begin Passage given
1970 Tour de Suisse

Race details
- Dates: 11–19 June 1970
- Stages: 9 + Prologue
- Distance: 1,629 km (1,012 mi)
- Winning time: 43h 53' 27"

Results
- Winner / Roberto Poggiali (ITA) / (Salvarani)
- Second / Louis Pfenninger (SUI) / (Zimba–GBC)
- Third / Primo Mori (ITA) / (Salvarani)
- Points / Franco Bitossi (ITA) / (Filotex)
- Mountains / Arie den Hartog (NED) / (Caballero–Laurens)
- Team / Salvarani

= 1970 Tour de Suisse =

The 1970 Tour de Suisse was the 34th edition of the Tour de Suisse cycle race and was held from 11 June to 19 June 1970. The race started in Murten and finished in Zürich. The race was won by Roberto Poggiali of the Salvarani team.
end Passage given
begin Given entries
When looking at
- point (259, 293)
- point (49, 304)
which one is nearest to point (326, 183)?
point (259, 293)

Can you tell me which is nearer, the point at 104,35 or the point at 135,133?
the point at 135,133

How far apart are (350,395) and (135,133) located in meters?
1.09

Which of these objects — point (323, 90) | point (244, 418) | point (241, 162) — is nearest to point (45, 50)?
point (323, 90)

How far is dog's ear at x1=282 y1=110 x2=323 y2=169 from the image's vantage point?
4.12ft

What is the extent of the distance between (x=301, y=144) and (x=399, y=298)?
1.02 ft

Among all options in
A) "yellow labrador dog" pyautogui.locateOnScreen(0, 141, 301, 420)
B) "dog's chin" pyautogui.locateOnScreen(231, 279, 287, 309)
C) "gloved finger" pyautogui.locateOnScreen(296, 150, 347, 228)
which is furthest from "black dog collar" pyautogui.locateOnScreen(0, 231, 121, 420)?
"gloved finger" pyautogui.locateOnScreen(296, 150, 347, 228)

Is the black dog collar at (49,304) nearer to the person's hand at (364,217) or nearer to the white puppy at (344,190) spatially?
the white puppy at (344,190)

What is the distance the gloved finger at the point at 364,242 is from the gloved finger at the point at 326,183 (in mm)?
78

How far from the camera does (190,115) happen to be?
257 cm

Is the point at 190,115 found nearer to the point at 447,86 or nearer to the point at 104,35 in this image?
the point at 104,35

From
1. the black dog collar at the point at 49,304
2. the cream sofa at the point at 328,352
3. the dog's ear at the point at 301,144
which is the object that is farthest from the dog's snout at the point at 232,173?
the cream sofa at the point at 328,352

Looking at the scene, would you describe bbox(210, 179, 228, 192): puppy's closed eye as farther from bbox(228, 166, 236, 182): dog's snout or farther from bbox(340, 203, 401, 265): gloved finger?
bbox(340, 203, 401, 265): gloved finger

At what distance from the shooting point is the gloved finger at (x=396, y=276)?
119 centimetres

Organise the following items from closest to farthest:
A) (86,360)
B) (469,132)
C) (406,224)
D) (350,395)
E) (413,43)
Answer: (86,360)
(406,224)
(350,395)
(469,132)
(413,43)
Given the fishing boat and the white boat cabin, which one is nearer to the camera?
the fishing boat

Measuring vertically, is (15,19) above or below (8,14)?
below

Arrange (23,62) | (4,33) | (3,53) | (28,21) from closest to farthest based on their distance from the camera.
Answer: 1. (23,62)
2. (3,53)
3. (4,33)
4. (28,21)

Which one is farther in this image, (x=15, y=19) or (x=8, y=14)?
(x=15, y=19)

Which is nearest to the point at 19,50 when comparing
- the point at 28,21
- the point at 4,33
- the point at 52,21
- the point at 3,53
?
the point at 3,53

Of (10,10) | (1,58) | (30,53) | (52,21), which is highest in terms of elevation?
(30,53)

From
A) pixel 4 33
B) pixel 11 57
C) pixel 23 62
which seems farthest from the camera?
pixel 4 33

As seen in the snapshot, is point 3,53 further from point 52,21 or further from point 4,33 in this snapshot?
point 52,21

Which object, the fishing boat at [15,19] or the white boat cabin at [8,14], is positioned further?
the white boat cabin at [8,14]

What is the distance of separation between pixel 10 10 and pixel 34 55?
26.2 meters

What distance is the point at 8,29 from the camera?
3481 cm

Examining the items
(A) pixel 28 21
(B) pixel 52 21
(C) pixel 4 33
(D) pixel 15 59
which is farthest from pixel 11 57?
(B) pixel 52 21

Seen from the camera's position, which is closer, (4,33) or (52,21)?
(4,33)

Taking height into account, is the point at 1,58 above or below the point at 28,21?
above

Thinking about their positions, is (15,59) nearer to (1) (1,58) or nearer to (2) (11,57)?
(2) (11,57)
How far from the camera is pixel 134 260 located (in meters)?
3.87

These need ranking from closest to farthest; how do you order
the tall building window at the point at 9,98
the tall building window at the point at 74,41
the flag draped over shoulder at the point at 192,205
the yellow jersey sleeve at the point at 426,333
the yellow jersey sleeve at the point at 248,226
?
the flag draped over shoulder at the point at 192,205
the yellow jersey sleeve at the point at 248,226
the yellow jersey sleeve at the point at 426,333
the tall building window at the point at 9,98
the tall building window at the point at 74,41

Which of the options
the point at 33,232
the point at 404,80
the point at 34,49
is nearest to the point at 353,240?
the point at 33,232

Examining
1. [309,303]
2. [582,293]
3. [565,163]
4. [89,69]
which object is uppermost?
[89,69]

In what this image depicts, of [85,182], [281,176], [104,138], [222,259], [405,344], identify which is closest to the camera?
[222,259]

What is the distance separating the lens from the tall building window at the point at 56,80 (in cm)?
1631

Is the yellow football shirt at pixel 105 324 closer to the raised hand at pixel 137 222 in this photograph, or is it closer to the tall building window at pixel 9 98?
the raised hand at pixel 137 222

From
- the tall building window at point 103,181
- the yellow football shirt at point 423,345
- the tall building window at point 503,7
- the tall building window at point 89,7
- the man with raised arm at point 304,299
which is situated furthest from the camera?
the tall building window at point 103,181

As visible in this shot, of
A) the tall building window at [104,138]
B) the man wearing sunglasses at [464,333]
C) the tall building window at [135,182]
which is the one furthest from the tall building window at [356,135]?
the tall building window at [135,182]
end Given entries
According to the 1970 Tour de Suisse text, in which town did the race start? Rely only on the text about the 1970 Tour de Suisse.

Answer in full: Murten